The first time I encountered an RIFD (Radio-frequency identification) tag was in 1997 at the Marine Corps Marathon in Washington DC. The most strikingly beneficial aspect of it was that you didn’t have to get into that awful wrestling match to get across the start line which was such a feature of marathons back then, and necessitated almost as much effort in planning your toilet schedule as in running the race. Your clock would start when you started, not when the gun went off, so if you were on line then, so what. Unsurprisingly RIFD tags have become more sophisticated since those early days: you no longer have to hand them in after the race. They are now tiny and disposable.

A damaged Oyster card showing the RIFD tag and the aerial around the edge of the card

A damaged Oyster card showing the RIFD tag and the aerial around the edge of the card

And we have all become used to them too: the E-Z Pass, FastTrak etc. system of automatic toll collection is something anyone who drives a car is now familiar with. If you use ZipCar, the locking system uses RIFD. The Oyster card, used in London’s public transport works off an RIFD tag, as does my E-passport which was issued in 2007 (apparently E-passports can be hacked, but what can’t?). Walmart is beginning to require suppliers to attach RIFD tags to shipments to ease supply chain management, and many companies now use RIFD in place of swipe cards for access control. There was talk a couple of years ago about our putting RIFD tags in books, which as far as I know hasn’t happened yet. However libraries have been using RIFD, though I’m not sure it has caught on in a big way.

This guy, eager to get a jump on things has gotten an RFID tag implanted in his hand and tells us about it on Medium‘s Backchannel. This may be going too far too fast for many of us. However The Guardian brings us a video report on a Swedish company offering its staff RIFD implants! One of them allowed as how it felt very 2015. But people have less compunction about putting tags in animals: according to Wikipedia all cattle, sheep and goats sold in Australia have to have RIFD tags.

Beacons work the other way round. They use Bluetooth technology to send out signals to receptive passers-by. Apple even has iBeacon. Brave New World tells us of the possibility of our getting notifications as we walk around telling us to enter and buy. And it is beginning to happen: Publishers Weekly reports on early beacon installations in New York and San Francisco, and others in preparation.
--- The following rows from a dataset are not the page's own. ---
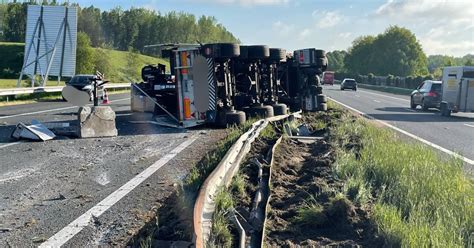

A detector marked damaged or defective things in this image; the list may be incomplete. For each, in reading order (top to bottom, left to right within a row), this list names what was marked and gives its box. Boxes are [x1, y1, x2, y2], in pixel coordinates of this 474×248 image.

overturned truck [131, 43, 328, 127]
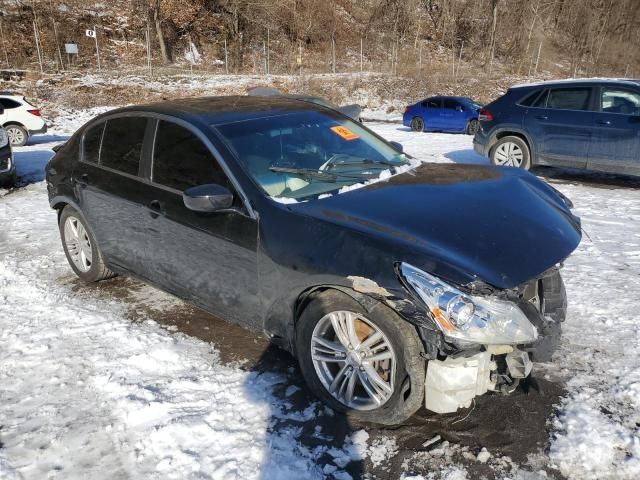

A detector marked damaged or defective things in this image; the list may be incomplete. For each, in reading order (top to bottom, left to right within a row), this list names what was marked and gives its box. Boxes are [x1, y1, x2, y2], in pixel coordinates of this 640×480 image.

damaged black car [47, 96, 584, 424]
crumpled hood [290, 163, 580, 288]
exposed headlight [398, 262, 536, 344]
broken headlight assembly [400, 262, 540, 344]
detached bumper part [428, 350, 498, 414]
detached bumper part [424, 346, 536, 414]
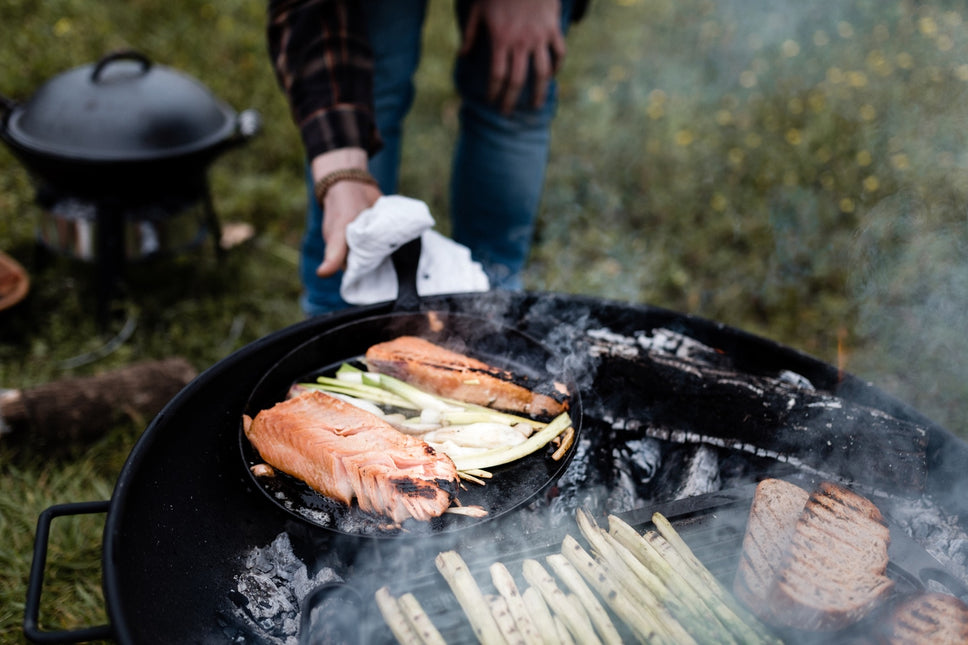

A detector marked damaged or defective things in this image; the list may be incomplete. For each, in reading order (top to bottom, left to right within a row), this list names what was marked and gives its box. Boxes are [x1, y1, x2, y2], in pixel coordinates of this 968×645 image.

burnt wood piece [588, 330, 932, 496]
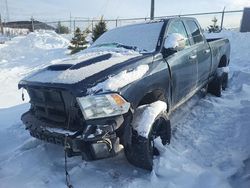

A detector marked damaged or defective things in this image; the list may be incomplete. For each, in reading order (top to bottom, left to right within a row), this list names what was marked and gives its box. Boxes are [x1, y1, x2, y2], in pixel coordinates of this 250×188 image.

broken headlight [76, 93, 131, 119]
damaged pickup truck [19, 17, 230, 170]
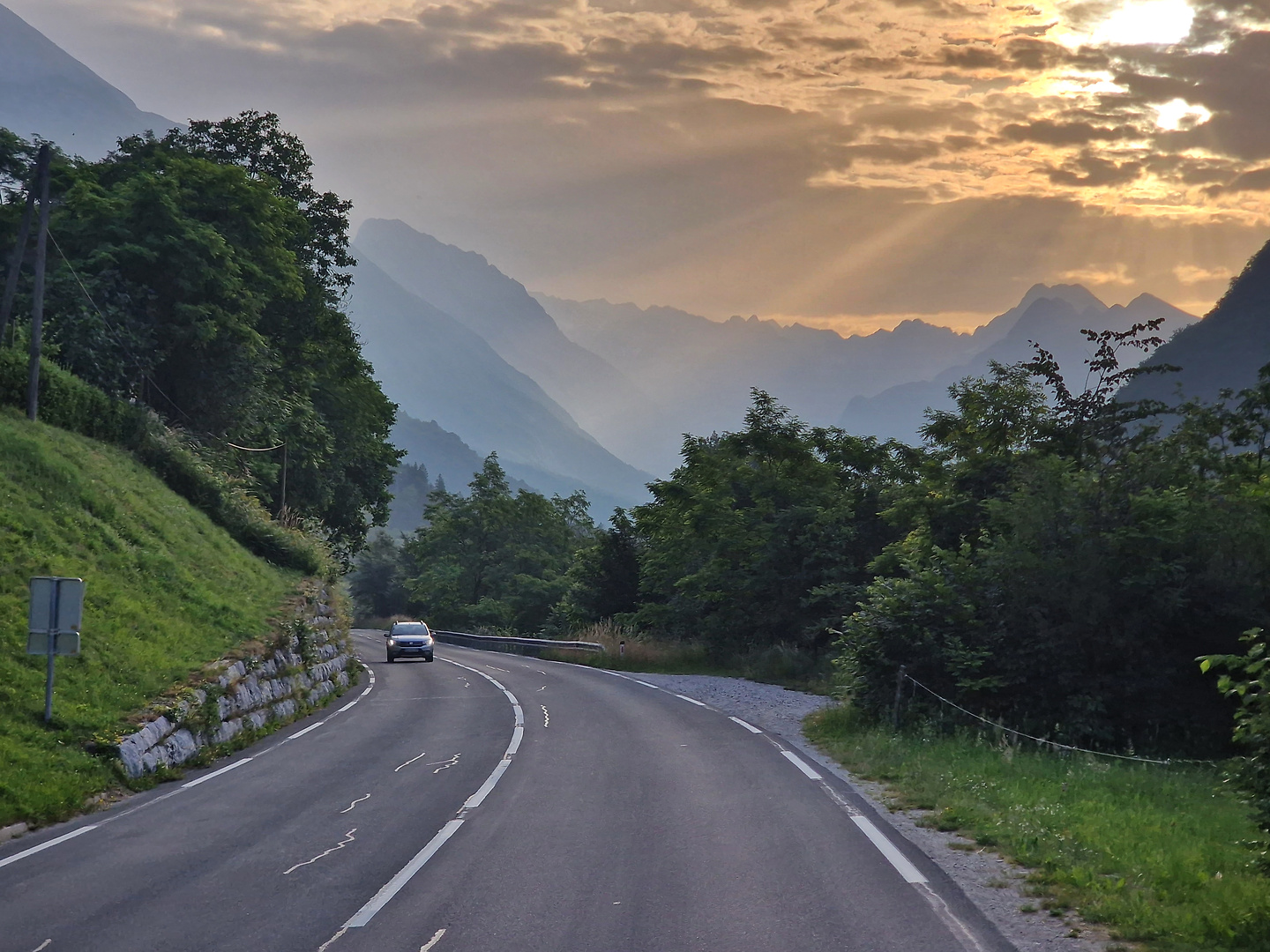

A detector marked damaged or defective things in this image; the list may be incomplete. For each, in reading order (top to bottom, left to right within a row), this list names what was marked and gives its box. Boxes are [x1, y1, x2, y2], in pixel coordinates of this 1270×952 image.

pavement crack [393, 751, 429, 777]
pavement crack [338, 792, 368, 817]
pavement crack [281, 832, 353, 878]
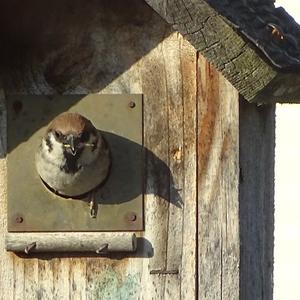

I suspect however that if bookshops use them so too will everyone else, so as you walk by you’ll be being told there’s a nice discount on Kazuo Ishiguro’s latest, and that fresh donuts have just been delivered, and that those jeans you need are available, and that snow boots are essential, and that . . , and that . . . in a cacophony of such dimension that you’ll have to switch off your smart phone at once.